Stated task
Collect every row that contains the word "photograph", copying each in full. Match case exactly.

>>>

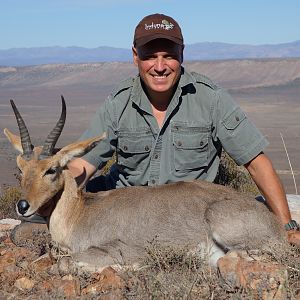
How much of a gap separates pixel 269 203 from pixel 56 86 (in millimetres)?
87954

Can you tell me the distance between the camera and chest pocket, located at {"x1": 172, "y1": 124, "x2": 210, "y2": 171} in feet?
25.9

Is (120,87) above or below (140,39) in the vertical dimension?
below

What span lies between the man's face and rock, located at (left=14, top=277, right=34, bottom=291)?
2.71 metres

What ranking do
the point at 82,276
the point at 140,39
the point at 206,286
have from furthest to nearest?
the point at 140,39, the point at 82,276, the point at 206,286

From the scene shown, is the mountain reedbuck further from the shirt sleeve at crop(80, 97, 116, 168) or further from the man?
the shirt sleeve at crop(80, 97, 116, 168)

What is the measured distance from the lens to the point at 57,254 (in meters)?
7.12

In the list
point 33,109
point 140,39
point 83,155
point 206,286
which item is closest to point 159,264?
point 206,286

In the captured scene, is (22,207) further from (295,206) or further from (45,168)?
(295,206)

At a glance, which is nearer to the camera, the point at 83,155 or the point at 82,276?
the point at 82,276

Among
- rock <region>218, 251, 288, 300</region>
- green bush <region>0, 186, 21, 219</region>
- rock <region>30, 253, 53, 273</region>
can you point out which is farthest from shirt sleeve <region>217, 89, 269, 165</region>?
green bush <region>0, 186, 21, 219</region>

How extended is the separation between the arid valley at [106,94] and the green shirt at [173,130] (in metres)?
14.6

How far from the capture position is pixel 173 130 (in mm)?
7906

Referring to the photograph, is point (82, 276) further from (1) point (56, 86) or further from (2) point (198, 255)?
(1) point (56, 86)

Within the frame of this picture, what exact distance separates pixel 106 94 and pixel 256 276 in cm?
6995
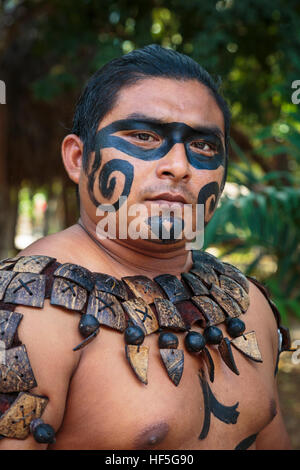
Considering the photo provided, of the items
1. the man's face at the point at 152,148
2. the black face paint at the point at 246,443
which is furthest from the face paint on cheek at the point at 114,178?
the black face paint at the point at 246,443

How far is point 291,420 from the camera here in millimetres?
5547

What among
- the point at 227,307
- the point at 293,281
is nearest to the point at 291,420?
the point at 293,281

<<<
>>>

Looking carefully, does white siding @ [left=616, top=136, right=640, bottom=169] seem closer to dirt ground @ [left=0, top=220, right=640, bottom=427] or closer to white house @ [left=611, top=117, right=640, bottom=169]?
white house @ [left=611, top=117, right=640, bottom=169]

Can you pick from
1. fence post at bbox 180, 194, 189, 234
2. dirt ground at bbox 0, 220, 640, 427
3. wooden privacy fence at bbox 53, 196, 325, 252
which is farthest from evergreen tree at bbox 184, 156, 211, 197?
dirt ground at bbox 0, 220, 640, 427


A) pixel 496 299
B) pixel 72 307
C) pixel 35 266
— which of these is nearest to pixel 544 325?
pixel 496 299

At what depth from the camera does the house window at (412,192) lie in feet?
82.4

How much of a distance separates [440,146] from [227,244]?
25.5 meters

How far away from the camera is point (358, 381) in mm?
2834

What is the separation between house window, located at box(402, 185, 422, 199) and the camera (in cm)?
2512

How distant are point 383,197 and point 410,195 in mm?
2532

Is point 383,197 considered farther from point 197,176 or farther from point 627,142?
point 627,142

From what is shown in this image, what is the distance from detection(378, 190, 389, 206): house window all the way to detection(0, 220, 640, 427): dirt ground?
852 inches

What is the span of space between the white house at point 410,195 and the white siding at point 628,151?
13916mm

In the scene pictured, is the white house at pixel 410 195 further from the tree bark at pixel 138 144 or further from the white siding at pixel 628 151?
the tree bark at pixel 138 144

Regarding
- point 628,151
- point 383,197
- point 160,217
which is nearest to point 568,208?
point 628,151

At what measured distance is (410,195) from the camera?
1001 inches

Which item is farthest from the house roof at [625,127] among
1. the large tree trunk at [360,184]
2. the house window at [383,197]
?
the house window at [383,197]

<<<
>>>

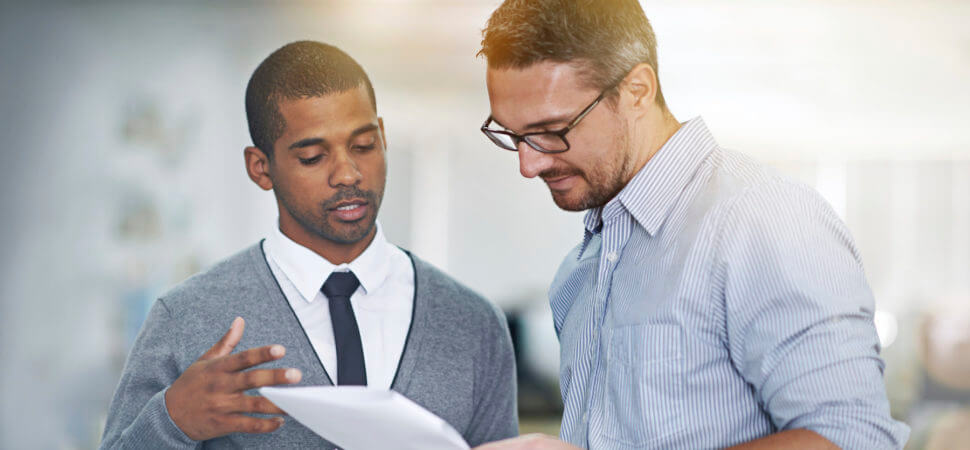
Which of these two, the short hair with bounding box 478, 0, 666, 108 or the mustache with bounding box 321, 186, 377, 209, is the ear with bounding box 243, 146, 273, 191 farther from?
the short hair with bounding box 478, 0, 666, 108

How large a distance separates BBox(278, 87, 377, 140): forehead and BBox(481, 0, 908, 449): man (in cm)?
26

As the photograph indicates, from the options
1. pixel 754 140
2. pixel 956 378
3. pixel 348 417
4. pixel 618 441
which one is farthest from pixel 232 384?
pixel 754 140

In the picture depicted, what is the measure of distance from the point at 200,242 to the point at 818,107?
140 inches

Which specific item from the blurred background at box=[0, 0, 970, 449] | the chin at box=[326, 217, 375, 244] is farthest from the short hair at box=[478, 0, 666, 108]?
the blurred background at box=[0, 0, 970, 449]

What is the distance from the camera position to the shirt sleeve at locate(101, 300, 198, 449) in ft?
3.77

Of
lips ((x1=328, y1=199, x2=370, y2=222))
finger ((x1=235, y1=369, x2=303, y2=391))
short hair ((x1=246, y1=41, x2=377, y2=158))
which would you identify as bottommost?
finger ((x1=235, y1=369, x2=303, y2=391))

<<<

Correct response
Referring to the photograph, is point (82, 276) further from (1) point (56, 86) or further from (2) point (198, 255)?
As the photograph indicates, from the options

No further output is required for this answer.